Aku menemukan foto saat kita berdua duduk di bangku taman. Kau memelukku dari belakang. Wajahku bersandar di bahumu. Siapa yang menyangka kelak bahu itu akan menjauh, menciptakan jarak yang tak bisa lagi kutempuh?
Aku memejamkan mata. Dalam gelap, aku mencoba mengingat suaramu saat dulu masih bercerita tentang rencanamu. Kau selalu antusias jika membicarakan masa depan. Kau bercerita seolah dunia akan selalu berpihak.
Tapi entah sejak kapan kau berhenti berbicara. Mungkin sejak ponselmu lebih sering kau tatap ketimbang mataku.
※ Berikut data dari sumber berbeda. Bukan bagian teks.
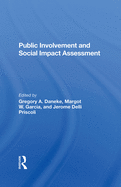 Public Involvement and Social Impact Assessment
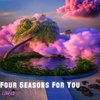 Low LD - Four Seasons For You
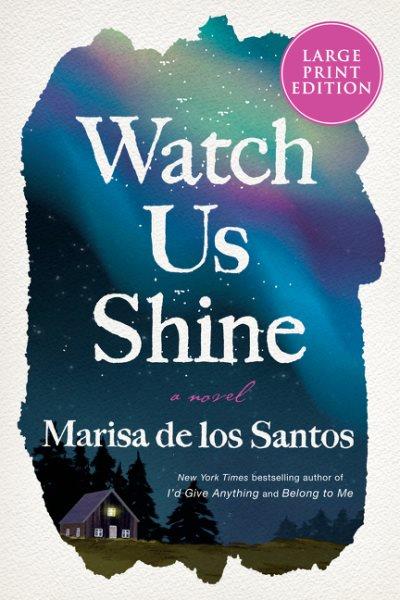 Watch us shine : a novel / Marisa de los Santos.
Mungkin sejak aku berhenti bertanya karena takut terdengar mengganggu.
Pagi datang dengan langit kelabu. Kau duduk di meja makan, menggulir layar ponsel tanpa menoleh. Tanganku gemetar saat menyiapkan kopi. Kali ini aku tak ingin lagi pura-pura tak peduli.
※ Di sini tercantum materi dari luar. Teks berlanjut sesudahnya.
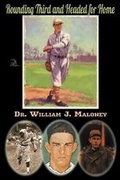 Cover: Rounding Third and Headed for Home - Anaphora Literary Press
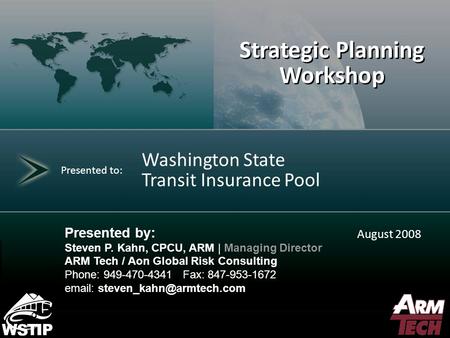 0 Strategic Planning Workshop Presented to: August 2008 Washington State Transit Insurance Pool Presented by: Steven P. Kahn, CPCU, ARM | Managing Director.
“Aku ingin kau jujur,” kataku.
Kau menahan napas. “Tentang apa?”
“Tentang dia.”
Kau memejamkan mata, seakan kalimatku menusuk jantungmu. Mungkin karena selama ini kita sepakat tak pernah menyebut ‘dia’. Sosok tak bernama yang perlahan menjadi celah di antara kita.
“Aku tak ingin menyakitimu,” jawabmu.
“Pengkhianatan tak pernah datang tanpa luka,” suaraku pecah.
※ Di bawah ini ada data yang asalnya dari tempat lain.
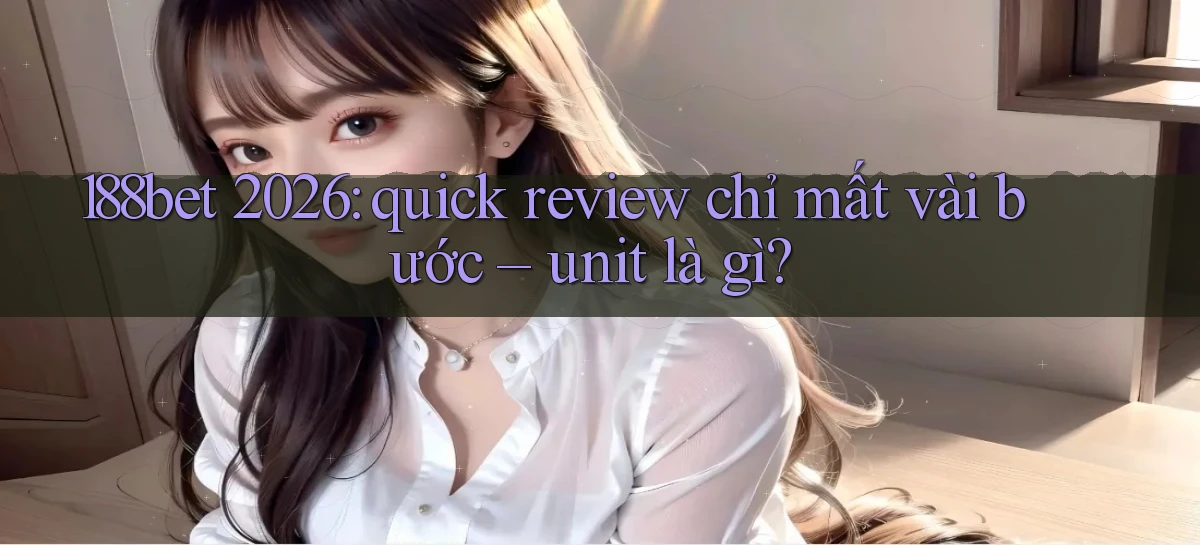 188bet 2026 quick review chỉ mất vài bước   unit là gì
Kau menatapku kali ini, matamu sayu, suaramu parau. “Aku sendiri tak tahu sejak kapan semua ini terjadi. Aku merasa… hilang. Dan dia… dia membuatku merasa dibutuhkan.”
Aku ingin marah, ingin berteriak, tapi yang keluar hanya gumaman yang bahkan tak terdengar. Barangkali inilah puncak ketidakberdayaan: saat kau tahu kebenaran tapi tak punya tenaga untuk menyangkal atau menerima.
Siang itu kau pamit lagi. Katamu ada urusan kerja. Tapi tak ada kerja yang membutuhkan parfum setajam itu. Aku tak menahanmu. Aku hanya berdiri di depan jendela, menatap mobilmu yang menjauh.
Dan entah kenapa, di saat itulah sebuah ingatan menyeruak, begitu tiba-tiba: malam pertama kita di rumah ini. Kau menatapku dengan mata berkaca-kaca, berbisik, “Tak ada rahasia di antara kita.”
Kalimat itu kini terdengar seperti lelucon kejam. Karena tak ada yang lebih menghancurkan dari menyadari: rahasia bukan hanya soal kebohongan yang kau simpan, tapi juga kebenaran yang kau sembunyikan agar aku tetap menunggu.
Malam tiba dengan dingin yang tak biasa. Aku duduk di kursi sudut ruang tamu, memeluk album foto itu. Dalam diam, aku bertanya pada diriku sendiri: apakah cinta selalu berakhir seperti ini? Dengan dua orang yang saling mengenal begitu lama, tapi tak pernah seasing malam ini?
Lampu kamar mati. Kau telah tidur. Mungkin di mimpimu kau bersama dia, atau mungkin kau justru tak memimpikan siapa pun.
Dan di kursi kayu yang berderit, aku masih terjaga, mendengarkan detak jantungku yang kini lebih mirip derik pintu tua yang menunggu ditutup selamanya.